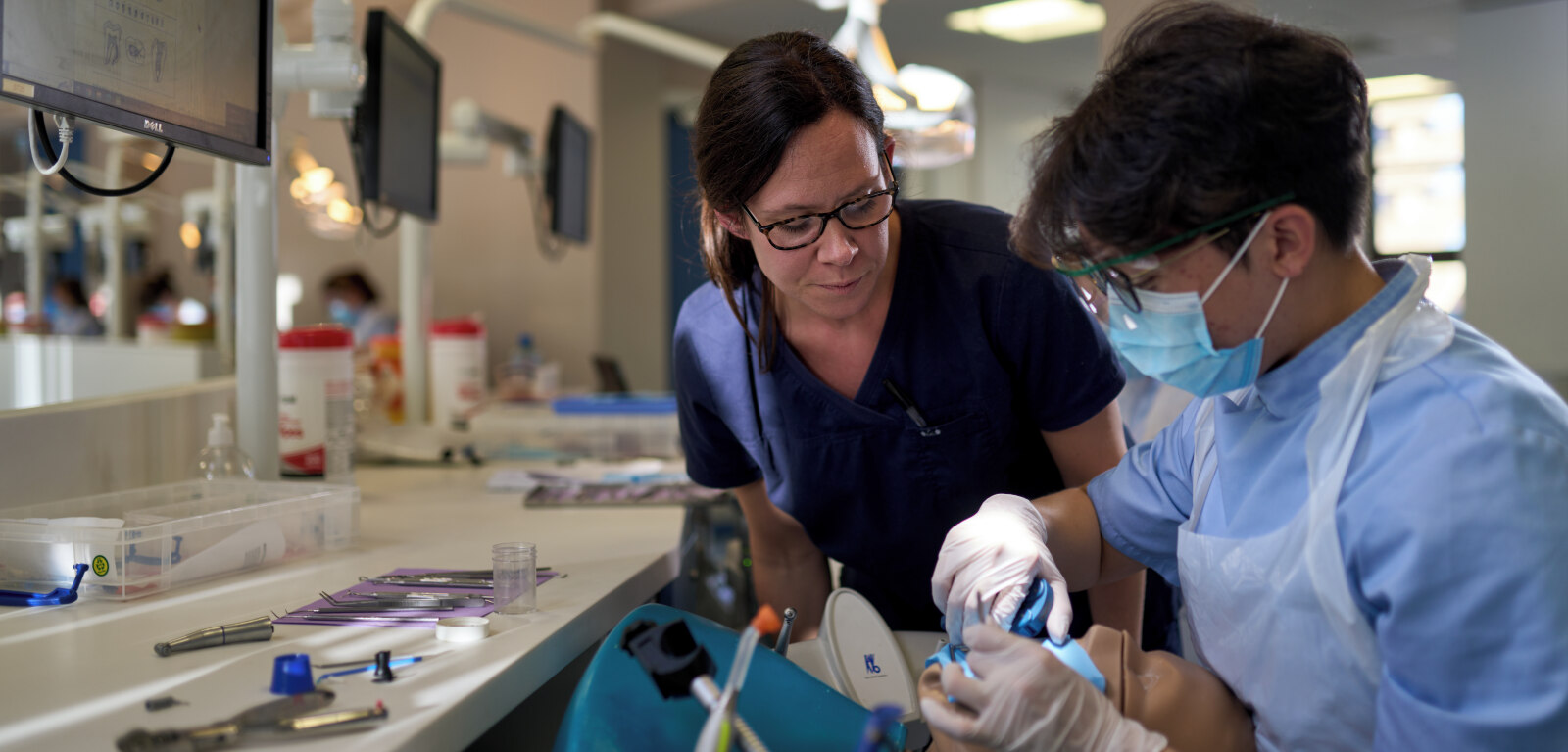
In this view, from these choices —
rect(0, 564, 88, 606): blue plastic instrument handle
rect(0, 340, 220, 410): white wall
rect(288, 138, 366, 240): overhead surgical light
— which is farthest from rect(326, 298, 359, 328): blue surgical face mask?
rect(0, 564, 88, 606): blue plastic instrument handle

--------

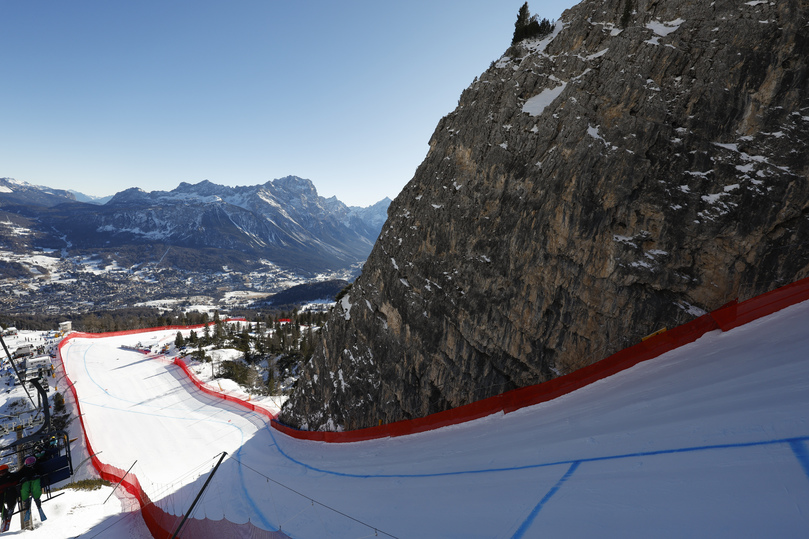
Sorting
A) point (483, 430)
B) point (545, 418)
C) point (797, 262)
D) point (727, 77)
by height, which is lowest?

--------

- [EXERCISE OBJECTIVE]: Which lines in the material contain the string "rect"? Collect each of them in full, and match case exactly.

- [OUTPUT FOR THIS TASK]:
rect(0, 564, 88, 606): blue plastic instrument handle
rect(0, 340, 220, 410): white wall
rect(288, 138, 366, 240): overhead surgical light
— which is farthest from rect(326, 298, 359, 328): blue surgical face mask?
rect(0, 564, 88, 606): blue plastic instrument handle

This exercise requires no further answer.